The world’s leading publication for data science, AI, and ML professionals.

Tracking in Practice: Code, Data and ML Model

A guide to tracking in MLOps

Photo by Farzad on Unsplash
Photo by Farzad on Unsplash

Tracking! We’ve all done it before whether you’re a researcher or an engineer; whether you’re involved in machine learning, data science, software development or even a profiler (please don’t mind me, I’m into thriller books these days)! Well, what I want to say is that tracking is important and inevitable. In MLOps, we track all its components: code, data, and the machine learning model! In this article, we explain the importance of tracking through a practical example where we apply testing across the different steps of a machine learning workflow. The entire codebase for this article is accessible in the associated repository.

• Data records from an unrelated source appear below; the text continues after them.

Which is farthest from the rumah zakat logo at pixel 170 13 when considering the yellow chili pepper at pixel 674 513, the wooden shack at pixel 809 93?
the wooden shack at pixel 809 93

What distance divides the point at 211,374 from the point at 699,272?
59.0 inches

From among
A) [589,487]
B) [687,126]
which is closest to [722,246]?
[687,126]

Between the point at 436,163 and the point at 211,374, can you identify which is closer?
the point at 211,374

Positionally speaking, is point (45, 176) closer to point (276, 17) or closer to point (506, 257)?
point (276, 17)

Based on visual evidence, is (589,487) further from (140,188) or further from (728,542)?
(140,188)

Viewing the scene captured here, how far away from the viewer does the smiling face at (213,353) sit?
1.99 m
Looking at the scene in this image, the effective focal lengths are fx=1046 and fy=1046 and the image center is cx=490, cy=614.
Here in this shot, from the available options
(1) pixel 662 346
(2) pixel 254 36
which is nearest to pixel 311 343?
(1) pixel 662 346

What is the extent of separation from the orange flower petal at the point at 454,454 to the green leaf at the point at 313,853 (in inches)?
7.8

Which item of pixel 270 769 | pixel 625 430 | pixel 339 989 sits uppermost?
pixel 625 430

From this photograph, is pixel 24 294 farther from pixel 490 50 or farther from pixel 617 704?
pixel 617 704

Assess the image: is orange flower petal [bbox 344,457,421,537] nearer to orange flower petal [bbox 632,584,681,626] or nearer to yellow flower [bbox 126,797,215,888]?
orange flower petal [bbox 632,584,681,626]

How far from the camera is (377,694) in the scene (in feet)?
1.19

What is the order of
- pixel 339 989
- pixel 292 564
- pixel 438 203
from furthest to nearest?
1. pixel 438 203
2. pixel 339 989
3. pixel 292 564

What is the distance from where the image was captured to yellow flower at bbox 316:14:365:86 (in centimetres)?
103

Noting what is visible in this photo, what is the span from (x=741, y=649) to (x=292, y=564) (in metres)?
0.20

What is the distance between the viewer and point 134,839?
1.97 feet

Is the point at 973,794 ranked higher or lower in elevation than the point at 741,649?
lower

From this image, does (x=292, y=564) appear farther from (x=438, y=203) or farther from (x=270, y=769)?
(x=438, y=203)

Not a Medium member? No worries! Continue reading with this friend link.


Table of contents:

· 1. Introduction · 2. Project setting · 3. Code tracking · 4. Data tracking · 5. ML Model tracking · 6. Conclusion


1. Introduction

MLOps principles
MLOps principles

Tracking is defined as the process of recording and tracing the changes and status of the various system components to improve productivity, collaboration and the system maintenance. In MLOps, tracking is one of its essential principles that involves tracing the historical evolution of the different steps of machine learning workflow, including data, Machine Learning model (ML model), and code. In a previous tutorial where I introduced MLOps Principles, I’ve associated tracking with monitoring once the model’s deployed. In fact, these two are related but slightly distinct concepts. It can be said that monitoring focuses on real-time observation and analysis of system behavior after deployment whereas tracking is used over the entire project life cycle.

Why tracking? Tracking your code, data, and models improves reproducibility by tracking the inputs, outputs, execution of code, workflows, and models. It also improves testing by detecting the anomalies in the model/system behavior and performance. In addition, the iterative nature of machine learning development requires tracking.

When to perform tracking? As I stated previously, tracking is applied **** over the entire project life cycle and for code, data, and ML at the same time since they are highly connected: processing data and ML model development is using code so tracking data and ML model requires tracking code, and ML model performance depends on data and code so tracking ML model requires tracking code and data.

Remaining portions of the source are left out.